▶ Dataset
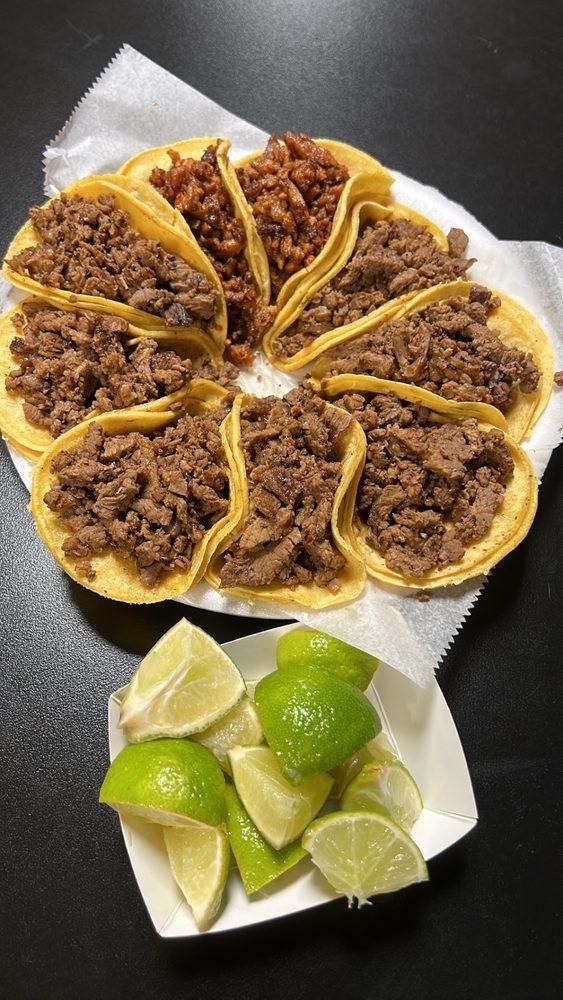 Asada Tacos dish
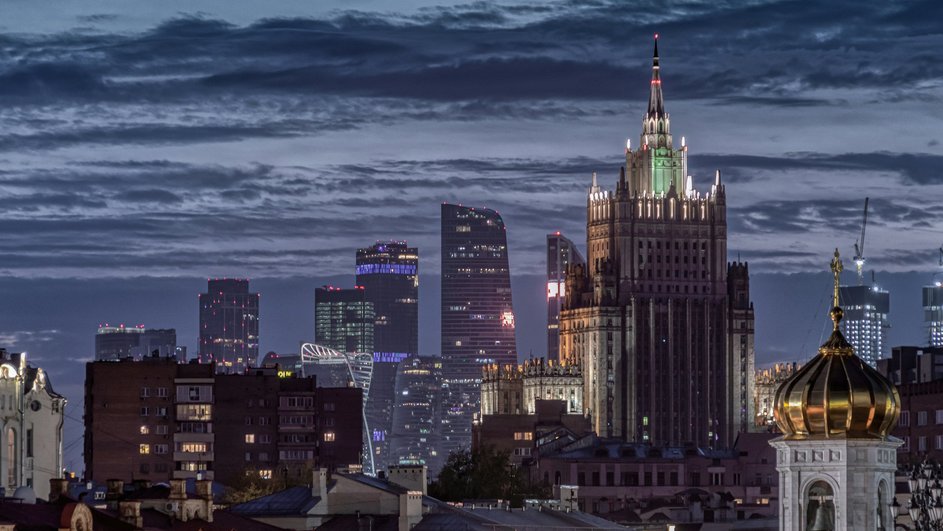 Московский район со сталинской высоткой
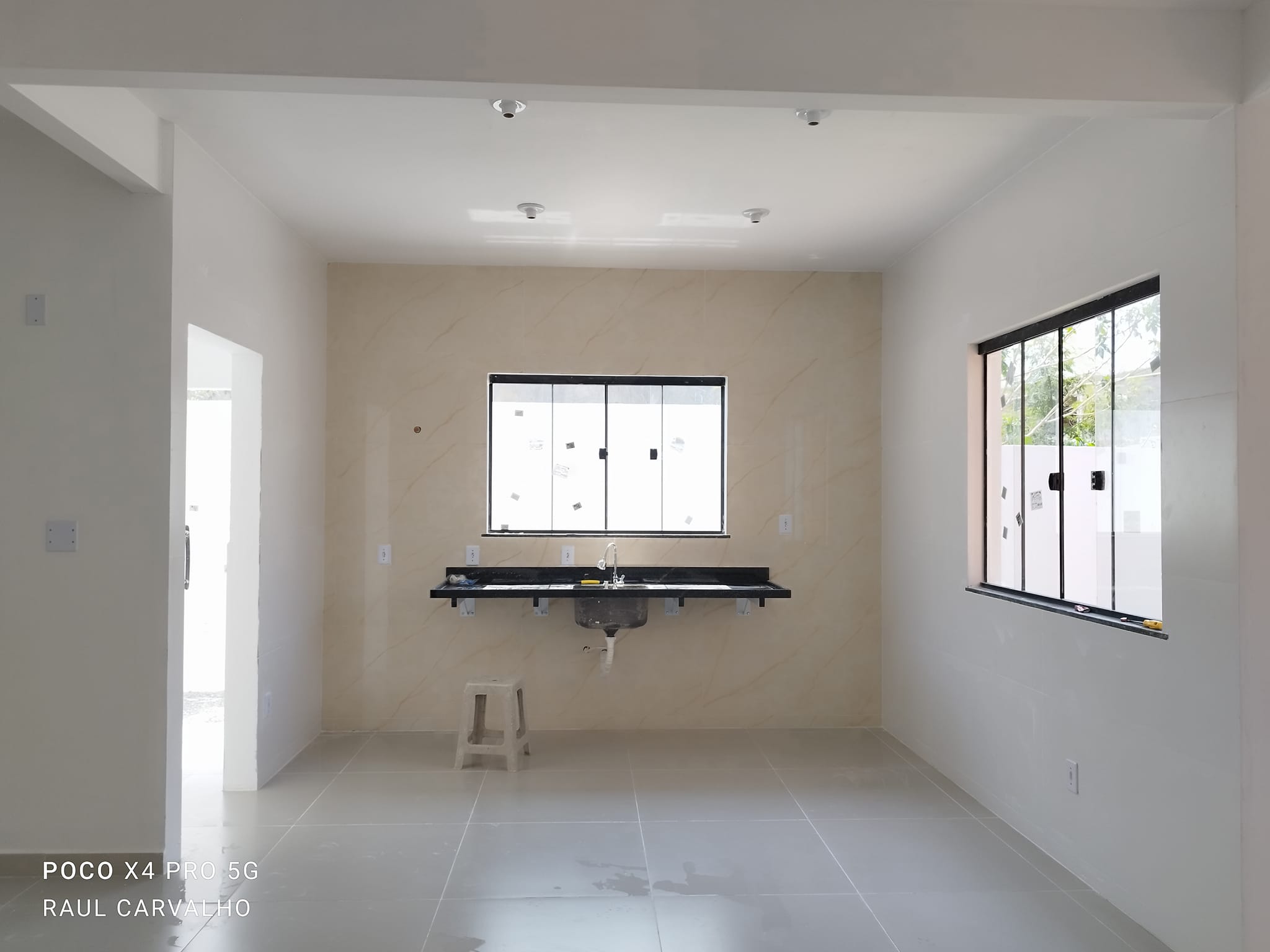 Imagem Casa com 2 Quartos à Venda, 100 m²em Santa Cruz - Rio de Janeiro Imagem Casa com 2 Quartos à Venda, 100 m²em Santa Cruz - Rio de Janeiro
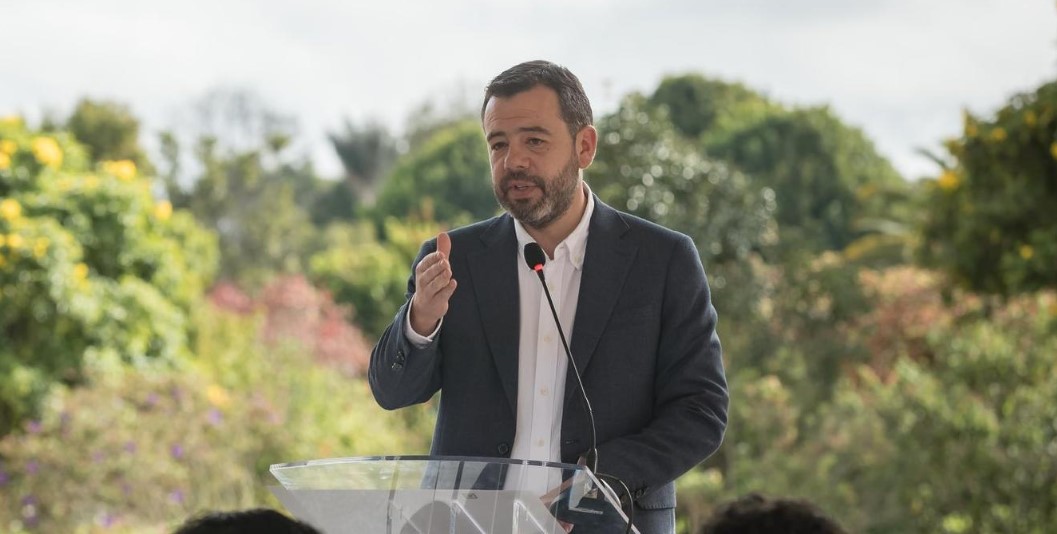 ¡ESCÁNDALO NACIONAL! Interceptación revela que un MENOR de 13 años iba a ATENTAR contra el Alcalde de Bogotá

* * *

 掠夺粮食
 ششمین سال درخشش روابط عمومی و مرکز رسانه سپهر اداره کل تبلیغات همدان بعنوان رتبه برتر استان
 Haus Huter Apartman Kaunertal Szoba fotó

...

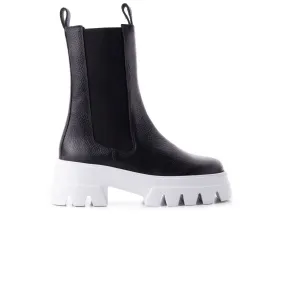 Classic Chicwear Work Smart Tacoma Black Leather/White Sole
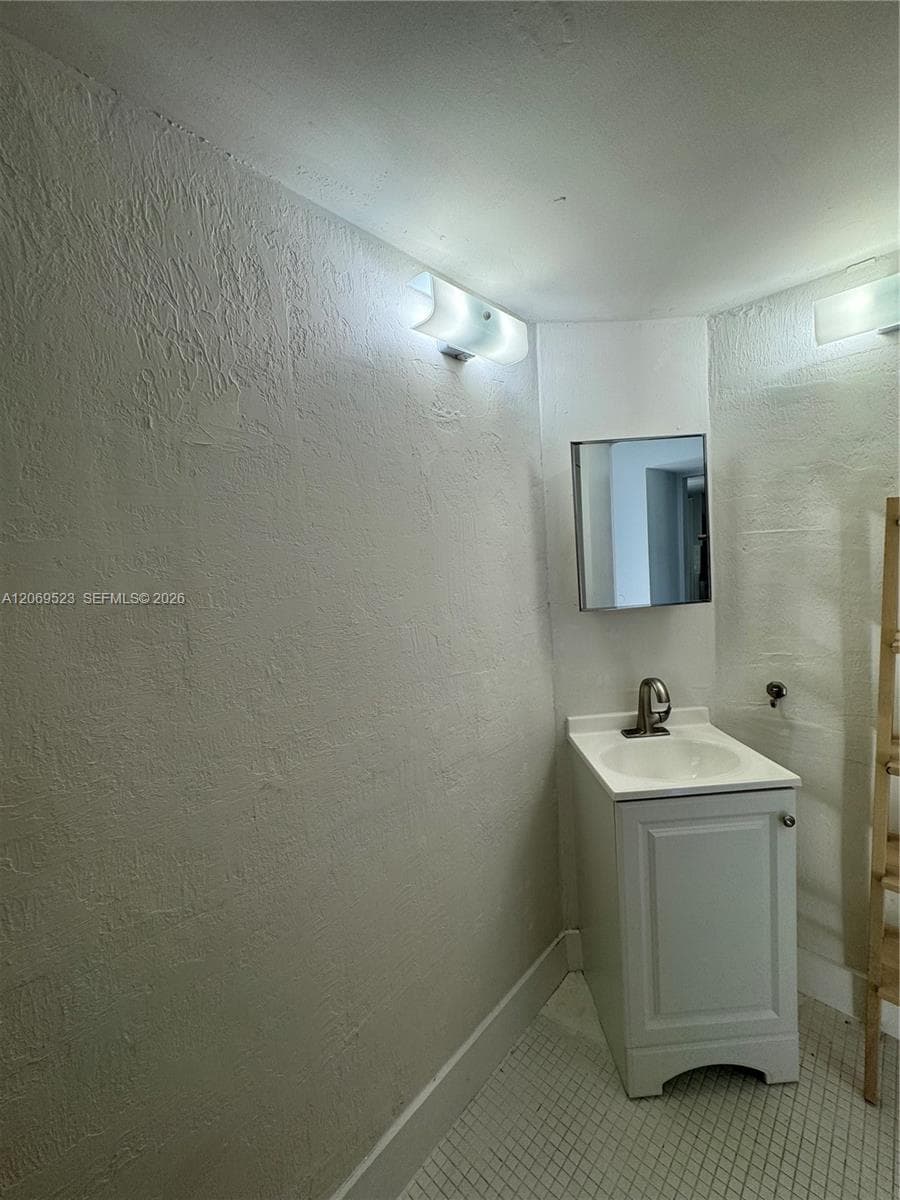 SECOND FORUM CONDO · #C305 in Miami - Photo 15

▶ Task description
Leave the pictures out, and transcribe exactly the lines above starting at the one that contains "Московский район со сталинской высоткой" and ending at the one that contains "Alcalde de Bogotá".

▶ Task solution
 Московский район со сталинской высоткой
 Imagem Casa com 2 Quartos à Venda, 100 m²em Santa Cruz - Rio de Janeiro Imagem Casa com 2 Quartos à Venda, 100 m²em Santa Cruz - Rio de Janeiro
 ¡ESCÁNDALO NACIONAL! Interceptación revela que un MENOR de 13 años iba a ATENTAR contra el Alcalde de Bogotá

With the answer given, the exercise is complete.